I was invited to moderate a panel in July last year, and I asked the panellists why they felt that good governance, at business, corporate and government level is important. At foundation, good governance practices can decrease fraud and scandals that affect stakeholders. There are virtues of being an sustainable company and that relates to returns. A business that has its eye on sustainability makes strategic planning considering impact on stakeholders, society and environment and takes steps to mitigate harm. In studies, countries that have done the same have outperformed countries that do not practice the same level of governance.
All good. We know why sustainability is important, and that good governance is part and parcel of one's sustaining power.
But how do you govern for such performance? What are the building blocks of governance, I asked?
The answers were eye-opening. It is not just one, but a blend of levers that one pulls. Someone emphasised setting and laying out the road-map to a target to achieve carbon neutrality by 2027. 2027? I raised my eyebrows. But he was steadfast and sure. He made sure that we understood that their company had made a commitment using a Science based target, no less (the gold standard for carbon reduction target setting), and he was at pains to emphasise that this went beyond legal compliance. That this was driven from grassroots of the company, upwards meeting top down support for technology building, information gathering and sharing, establishing guidelines and policies to those at the ground level. Bottom up efforts tranlate by acquiring the practical knowledge, without which they would not be able to align goals. It comes from training and collective engagement from all stakeholders.
And I believe that this formula, is applicable to all organisms within society, be it government, municipality, organisations, communities, families or individuals.
Is it legal? Is it moral? Is it ethical? Is it the right thing to do? The role of ethics within governance is another tricky one, because I notice that people have a way of justifying or rationalising actions along only 1 paradigm ie legality, without taking into account these other values. I'll talk of this in a separate posting.
Anyway, I share my wrap-up of the session-
ESG is not an end in itself, but process for performance. So how would you govern for the process and the performance?
The components, or levers for good governance begins with a culture of compliance, and a demonstration that there is a code of conduct (policies, procedures) being observed by the management and the board.

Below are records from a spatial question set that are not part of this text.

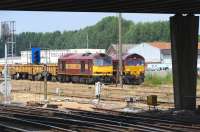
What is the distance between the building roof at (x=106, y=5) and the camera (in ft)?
66.8

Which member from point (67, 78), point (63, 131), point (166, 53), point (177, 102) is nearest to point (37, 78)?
point (67, 78)

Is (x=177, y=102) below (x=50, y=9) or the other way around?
below

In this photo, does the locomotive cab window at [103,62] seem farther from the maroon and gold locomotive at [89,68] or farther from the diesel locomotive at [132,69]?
the diesel locomotive at [132,69]

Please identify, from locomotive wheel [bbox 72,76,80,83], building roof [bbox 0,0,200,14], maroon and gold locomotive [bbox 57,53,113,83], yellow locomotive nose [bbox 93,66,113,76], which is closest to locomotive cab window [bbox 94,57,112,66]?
maroon and gold locomotive [bbox 57,53,113,83]

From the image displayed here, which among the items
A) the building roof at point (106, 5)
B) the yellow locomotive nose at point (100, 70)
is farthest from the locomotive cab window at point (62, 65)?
the building roof at point (106, 5)

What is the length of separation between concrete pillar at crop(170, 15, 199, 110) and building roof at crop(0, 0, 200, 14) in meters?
0.57

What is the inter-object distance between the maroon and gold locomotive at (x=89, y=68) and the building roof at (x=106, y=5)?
28946 mm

As Zaki has mentioned, one way for demonstrating that there is an observance for best practices is through third party certifications, and these practices will build the good habits that form the corporate culture.
Zaki emphasized that it is important to set targets surrounding environmental and social issues, which brings positive reputational benefits, as well as profitability. Avi said that The way to signal that the business is mindful of the ESG matters is to show movement or rate of change for the better that is responsive to the urgency of the matters.
Institutional investors in particular are very concerned that businesses and companies can share this data via public disclosures, in a way that is both quantitative and qualitative, as what is not measured cannot be managed. Notwithstanding, there are still challenges as to the collation and quality of data, not to mention the various sustainability metrics available against which companies can report.
The question was asked whether companies can “do” ESG and yet be profitable. Sujatha very wisely reminded us that the regulators have provided a holistic approach to sustainability, and that all initiatives be it financial, social or environmental must be balanced, taking into account the stakeholders of the enterprise. Determining what is material to stakeholders and incorporating this into strategy is also part of the work required.
Careful and considered decisions as to allocation of capital is therefore demanded of the board and the management, as investments must be made towards sustainability goals in addition to financial goals.
Avi also highlighted that there are differences between emerging and developed markets, particularly as to the rights of stakeholders eg minority shareholders.
I would add that having the appropriate board oversight, and putting into place the structures for exercising this oversignt, as well as having the necessary risk management, control systems and 3rd party assurance is also very important. Governance also needs to extend to human capital, taking into account diversity, equity and inclusion.
One challenge is for smaller companies with small teams – perhaps the way round this is leveraging technology.